Исходный текст —
----------

Ю. Тынянов назовет ‘Евгения Онегина’ книгой, доминантой в которой стали отступления. Даже главный герой, с его точки зрения, — ‘отступление в романе отступлений’. Аблеуховы и Лихутины в ‘Петербурге’, пожалуй, даже эфемернее, чем Онегин и Ларины. А бесплотный беловский Автор занимает в романе такое же центральное место, как ‘образ автора’ у Пушкина. ‘Подлинное местодействие романа — душа некоего не данного в романе лица, переутомленного мозговою работой, а действующие лица — мысленные формы, так сказать, недоплывшие до порога сознания. А быт, ‘Петербург’, провокация с проходящей где-то на фоне романа революцией — только условное одеяние этих мысленных форм. Можно было бы роман назвать ‘Мозговая игра», — объяснял Белый в одном из писем тринадцатого года. . Объяснение это поразительно похоже на гоголевскую позднюю интерпретацию своей комедии в ‘Развязке ‘Ревизора’, где бытовая характерность превратилась в драму сознания: ‘Всмотритесь-ка пристально В этот город, который выведен в пьесе! Все до единого согласны, что этакого города нет во всей России… Ну а что, если это наш же душевный город и сидит он у всякого из нас?.. Будто не знаете, кто этот ревизор? Что прикидываться? Ревизор этот — наша проснувшаяся совесть, которая заставит нас вдруг и разом взглянуть во все глаза на самих себя’. На что исполнявший роль Городничего М. Щепкин просил автора забрать себе страсти, а ему оставить ‘настоящих, живых людей’, к которым он давно привык.

----------

Что сделать — Продолжите текст о романе Белого «Петербург», начав сразу после его последнего предложения. Материал ниже взят из другого источника.

Собранные сведения —

----------

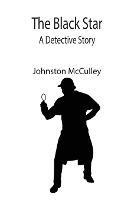 Libro in inglese The Black Star: A Detective Story  - Johnston McCulley
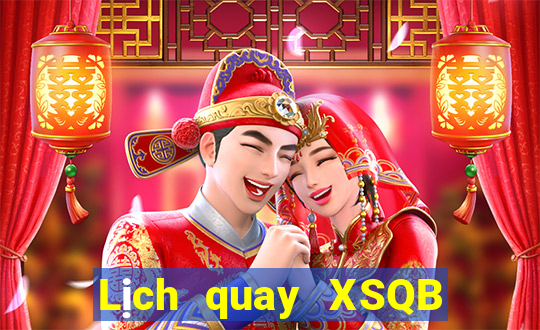 Lịch quay XSQB ngày 11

----------

Ответ к заданию —
К Белому с такими просьбами, кажется, не обращались. Потому что не только его персонажи, но даже Автор — бесплотный голос, мозговая игра (часто необычайно серьезная), стиль и прием.
Через четверть века Вл. Ходасевич увидит ключ к творчеству Набокова в категории ‘приема’. ‘Его произведения населены не только действующими лицами, но и бесчислен-ным множеством приемов, которые, точно эльфы или гномы, снуя между персонажами, производят огромную работу: пилят, режут, приколачивают, малюют, на глазах у зрителя ставя и разбирая те декорации, в которых разыгрывается пьеса. Они строят мир произведения и сами оказываются неустранимо важными персонажами’.
Как ни странно, к Белому это наблюдение подходит даже больше, чем к Набокову. Помимо ‘звуковых сквозняков’ роман прошит сквозными мотивами: та же мозговая игра, бездна, пустота, тьма, изморось, ледяная пустыня.
Большинство цветовых эпитетов наглядно (и навязчиво) символичны: желтизна парадного Петербурга, зелень враждебного Васильевского острова, красный цвет, ‘эмблема Россию губившего хаоса’, черный цвет смерти и предательства. ‘Фон ‘Петербурга’ — ‘рои грязноватых туманов’, на фоне игра черных, серых, зеленых и желтых пятен… Преобладающая в ‘Петербурге’ двухцветка: черное, серое: черная карета, в ней — серое лицо и черный цилиндр, на сером тумане — пятно ‘желтого дома’, на нем — серый лакей, и подъезжающая карета (черная), зеленые пятна: офицерского и студенческого мундиров, зеленоватые воды, зеленоватый цвет лиц, на серо-зеленом красные вспыхи: красный фонарик кареты и красное домино.
Такова цветопись ‘Петербурга’, она соответствует трагикомедии (черно-желтый), морока (серый).’ (‘Мастерство Гоголя’).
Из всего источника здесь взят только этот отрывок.